(Stored data)
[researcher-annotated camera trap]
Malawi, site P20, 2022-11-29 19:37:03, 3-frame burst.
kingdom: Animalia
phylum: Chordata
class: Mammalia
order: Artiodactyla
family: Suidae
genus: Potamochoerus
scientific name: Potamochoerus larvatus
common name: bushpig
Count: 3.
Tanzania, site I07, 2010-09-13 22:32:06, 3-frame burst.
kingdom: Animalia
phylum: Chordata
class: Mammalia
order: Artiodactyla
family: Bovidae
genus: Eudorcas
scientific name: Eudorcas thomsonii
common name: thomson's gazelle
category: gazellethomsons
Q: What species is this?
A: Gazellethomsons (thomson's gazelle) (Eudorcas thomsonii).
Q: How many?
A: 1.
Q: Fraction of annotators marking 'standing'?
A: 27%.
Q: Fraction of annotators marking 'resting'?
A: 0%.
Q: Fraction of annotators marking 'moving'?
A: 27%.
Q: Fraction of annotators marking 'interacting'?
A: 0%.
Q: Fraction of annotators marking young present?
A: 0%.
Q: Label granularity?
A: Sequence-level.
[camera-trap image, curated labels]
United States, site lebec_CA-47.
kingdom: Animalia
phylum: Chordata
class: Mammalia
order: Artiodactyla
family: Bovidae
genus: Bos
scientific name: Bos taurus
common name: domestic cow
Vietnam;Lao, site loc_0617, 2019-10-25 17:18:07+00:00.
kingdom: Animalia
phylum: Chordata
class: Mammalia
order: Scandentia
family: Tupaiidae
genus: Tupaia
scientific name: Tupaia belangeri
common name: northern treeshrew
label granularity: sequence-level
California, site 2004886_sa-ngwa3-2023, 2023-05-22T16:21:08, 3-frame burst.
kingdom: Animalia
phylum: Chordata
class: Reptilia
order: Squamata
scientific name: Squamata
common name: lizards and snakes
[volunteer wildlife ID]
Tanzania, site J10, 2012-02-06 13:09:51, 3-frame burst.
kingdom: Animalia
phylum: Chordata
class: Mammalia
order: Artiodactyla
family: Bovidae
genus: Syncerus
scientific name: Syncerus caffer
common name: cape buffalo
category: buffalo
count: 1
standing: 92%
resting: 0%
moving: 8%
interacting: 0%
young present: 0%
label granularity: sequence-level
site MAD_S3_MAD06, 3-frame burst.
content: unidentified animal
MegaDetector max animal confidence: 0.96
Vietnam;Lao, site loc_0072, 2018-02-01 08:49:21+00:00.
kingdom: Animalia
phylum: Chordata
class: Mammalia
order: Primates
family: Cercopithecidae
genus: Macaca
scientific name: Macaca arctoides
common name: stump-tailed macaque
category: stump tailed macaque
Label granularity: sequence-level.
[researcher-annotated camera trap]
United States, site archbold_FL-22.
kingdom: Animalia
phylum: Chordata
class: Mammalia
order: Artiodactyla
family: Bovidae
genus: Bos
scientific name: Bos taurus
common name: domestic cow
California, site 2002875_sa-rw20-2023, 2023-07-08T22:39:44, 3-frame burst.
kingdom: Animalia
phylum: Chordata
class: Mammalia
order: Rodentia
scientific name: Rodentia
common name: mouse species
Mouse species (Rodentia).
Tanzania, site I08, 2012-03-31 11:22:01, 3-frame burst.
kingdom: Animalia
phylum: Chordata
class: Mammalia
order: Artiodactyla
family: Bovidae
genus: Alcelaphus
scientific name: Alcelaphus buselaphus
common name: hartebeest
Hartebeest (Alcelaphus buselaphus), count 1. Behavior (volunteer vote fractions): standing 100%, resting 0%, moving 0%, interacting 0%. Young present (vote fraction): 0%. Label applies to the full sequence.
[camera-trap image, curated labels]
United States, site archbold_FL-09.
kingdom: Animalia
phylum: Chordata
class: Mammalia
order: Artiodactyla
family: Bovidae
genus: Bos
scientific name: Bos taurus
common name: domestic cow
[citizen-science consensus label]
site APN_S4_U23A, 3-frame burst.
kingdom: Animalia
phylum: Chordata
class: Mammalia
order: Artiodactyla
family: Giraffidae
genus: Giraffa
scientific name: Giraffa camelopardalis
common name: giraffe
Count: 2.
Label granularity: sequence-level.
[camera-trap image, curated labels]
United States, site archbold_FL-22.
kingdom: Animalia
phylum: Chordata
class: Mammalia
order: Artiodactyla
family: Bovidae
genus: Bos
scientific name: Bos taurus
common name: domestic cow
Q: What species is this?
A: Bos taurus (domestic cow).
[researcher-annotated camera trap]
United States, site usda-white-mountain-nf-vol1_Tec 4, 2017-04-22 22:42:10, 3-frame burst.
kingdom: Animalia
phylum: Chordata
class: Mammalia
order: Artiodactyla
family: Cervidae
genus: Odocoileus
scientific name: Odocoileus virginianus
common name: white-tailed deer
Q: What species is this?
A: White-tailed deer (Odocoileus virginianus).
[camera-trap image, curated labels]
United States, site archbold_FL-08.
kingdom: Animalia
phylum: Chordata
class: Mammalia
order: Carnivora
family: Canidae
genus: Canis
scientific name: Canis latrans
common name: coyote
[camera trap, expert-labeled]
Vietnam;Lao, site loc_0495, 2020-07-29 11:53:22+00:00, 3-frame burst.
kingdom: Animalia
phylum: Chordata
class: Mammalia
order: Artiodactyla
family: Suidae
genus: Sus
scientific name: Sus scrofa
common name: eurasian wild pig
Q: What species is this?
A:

TASK ITEM => I need every line of the data that has the word "Tanzania"; please list them.

TASK RESPONSE =>
Tanzania, site I07, 2010-09-13 22:32:06, 3-frame burst.
Tanzania, site J10, 2012-02-06 13:09:51, 3-frame burst.
Tanzania, site I08, 2012-03-31 11:22:01, 3-frame burst.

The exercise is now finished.